管理人のイエイリです。
「水道管が破裂した、バルブを閉めろ!」。ライフラインを管理する自治体などでは、こうした状況はよくありそうですが、これから厳しい冬を迎える北国の現場ではさらに難問が待ち構えています。
積雪が数メートルにも及ぶ場合、雪をかき分けながらバルブを探すそうですが、なかなか見つからないのだそうです。その間、水はもれっぱなし。さぞかし心身ともに大変な作業だろうと、想像いたします。
こんなときに便利に使えるのが、大阪・梅田のあっとクリエーションが開発した現地調査・施設管理支援GISシステム「カンタンマップ for iPad」です。

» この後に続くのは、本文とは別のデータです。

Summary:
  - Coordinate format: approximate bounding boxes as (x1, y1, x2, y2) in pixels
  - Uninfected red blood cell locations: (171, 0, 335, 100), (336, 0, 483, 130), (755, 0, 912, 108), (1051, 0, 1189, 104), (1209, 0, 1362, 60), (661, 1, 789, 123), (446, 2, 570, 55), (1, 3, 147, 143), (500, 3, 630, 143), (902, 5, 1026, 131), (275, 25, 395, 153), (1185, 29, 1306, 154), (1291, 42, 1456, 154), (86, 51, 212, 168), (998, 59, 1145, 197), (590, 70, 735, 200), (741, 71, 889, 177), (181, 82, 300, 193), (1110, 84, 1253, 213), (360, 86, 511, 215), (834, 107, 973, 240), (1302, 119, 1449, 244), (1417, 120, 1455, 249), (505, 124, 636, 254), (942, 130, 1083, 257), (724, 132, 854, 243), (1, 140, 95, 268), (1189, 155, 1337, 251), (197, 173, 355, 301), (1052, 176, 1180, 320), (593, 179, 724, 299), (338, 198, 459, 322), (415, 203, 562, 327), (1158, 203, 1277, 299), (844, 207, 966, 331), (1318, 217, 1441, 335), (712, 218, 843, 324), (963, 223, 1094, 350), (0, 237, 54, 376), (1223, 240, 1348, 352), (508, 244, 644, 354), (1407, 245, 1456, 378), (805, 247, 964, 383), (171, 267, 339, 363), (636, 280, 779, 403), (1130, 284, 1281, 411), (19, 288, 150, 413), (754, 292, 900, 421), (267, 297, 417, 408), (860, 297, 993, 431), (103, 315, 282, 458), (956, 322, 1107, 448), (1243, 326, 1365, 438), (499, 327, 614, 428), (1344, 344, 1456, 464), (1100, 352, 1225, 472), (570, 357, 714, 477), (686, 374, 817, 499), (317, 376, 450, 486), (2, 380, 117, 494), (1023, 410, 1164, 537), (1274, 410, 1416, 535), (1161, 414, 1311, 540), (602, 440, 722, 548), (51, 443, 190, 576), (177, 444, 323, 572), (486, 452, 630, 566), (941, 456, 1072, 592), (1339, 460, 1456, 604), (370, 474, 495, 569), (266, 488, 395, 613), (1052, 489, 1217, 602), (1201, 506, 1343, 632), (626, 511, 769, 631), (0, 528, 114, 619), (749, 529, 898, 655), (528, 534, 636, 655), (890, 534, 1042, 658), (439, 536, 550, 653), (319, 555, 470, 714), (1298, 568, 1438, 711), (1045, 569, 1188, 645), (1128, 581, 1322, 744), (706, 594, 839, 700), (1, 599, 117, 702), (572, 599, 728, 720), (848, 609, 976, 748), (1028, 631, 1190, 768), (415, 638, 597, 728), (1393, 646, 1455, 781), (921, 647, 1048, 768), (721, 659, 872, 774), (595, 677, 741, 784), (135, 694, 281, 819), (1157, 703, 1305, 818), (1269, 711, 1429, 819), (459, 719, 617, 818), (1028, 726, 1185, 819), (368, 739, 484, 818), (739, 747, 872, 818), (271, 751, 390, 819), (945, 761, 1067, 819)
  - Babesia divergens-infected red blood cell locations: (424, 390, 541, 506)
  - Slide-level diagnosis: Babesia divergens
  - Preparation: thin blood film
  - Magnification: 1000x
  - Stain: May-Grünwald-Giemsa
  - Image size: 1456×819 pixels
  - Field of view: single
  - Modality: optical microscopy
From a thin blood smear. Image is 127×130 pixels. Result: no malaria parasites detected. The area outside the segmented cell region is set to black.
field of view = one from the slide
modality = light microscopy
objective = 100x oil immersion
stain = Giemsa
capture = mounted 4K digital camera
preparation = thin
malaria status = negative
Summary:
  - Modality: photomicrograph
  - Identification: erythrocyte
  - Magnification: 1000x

iPad上に高精度の地図と、施設台帳や管路図などを重ね合わせ、GPSで現在位置を表示するシステムですが、
ナ、ナ、ナ、ナント、
バルブの位置が約1mの精度
で分かるのです。
バルブの位置とともに、雪がない状態の写真を登録しておくことで、「この民家の窓枠中心あたりにバルブがあるな」ということも分かりますので、さらにピンポイントでバルブを掘り出しやすくなります。
「カンタンマップ for iPad」の画面(写真:家入龍太。以下、同じ) |
地図とともに写真も登録できる |
もちろん、バルブの捜索以外にも河川の管理業務や下水道のメーター管理、建設コンサルタントの現地調査など、地図情報と施設をひも付けて行う業務に幅広く活用できます。
一見、Google Mapのようですが、自社で開発したシステムとのこと。あっとクリエーション代表取締役の黒木紀男さんは「Google Mapだと山間部の地図や航空写真のデータが粗くなりますが、このシステムは高精度の地図を背景に張り付けられるので、土木分野でも活用できます」と説明します。
また、通信環境が悪い場所での使用を想定して、地図や台帳などのデータはiPadに内蔵し、あえてスタンドアロンで動くようにしたそうです。
施設管理などを行う自治体でデモンストレーションすると、
こんなのが欲しかった!
と職員の方から言われるそうです。
このシステムは、日経コンストラクション2011年11月14日号の新製品・ニュース欄に黒木さんのインタビュー記事とともに掲載されました。
「カンタンマップ for iPad」と記事掲載された日経コンストラクション誌を持つ黒木さん |
あっとクリエーションの「カンタンシリーズ」。それぞれ別のシステムとして開発されているが、互いに連携することが可能だ |
価格は50万円(税別)で、対応機種はiPad2です。現在、次期バージョンとしてクラウド版も開発中です。また、自治体からはiPhone版の開発ニーズも高いそうです。
iPhoneには「Face Time」というテレビ電話ソフトがあり、これを使うと災害時などに現場の状況を“実況中継”することで災害対策本部が素早い状況把握と対策を指示することができるようになります。
台帳を使って施設を管理する自治体の業務をIT化するツールとしてiPhoneの活用が注目されています。
【訂正】
当初、「カンタンマップ for iPadの開発にオープンソースを使用した」旨の記述がありましたが、誤りでしたので訂正させていただきます。他の「カンタンシリーズ」には、オープンソースを使用しています。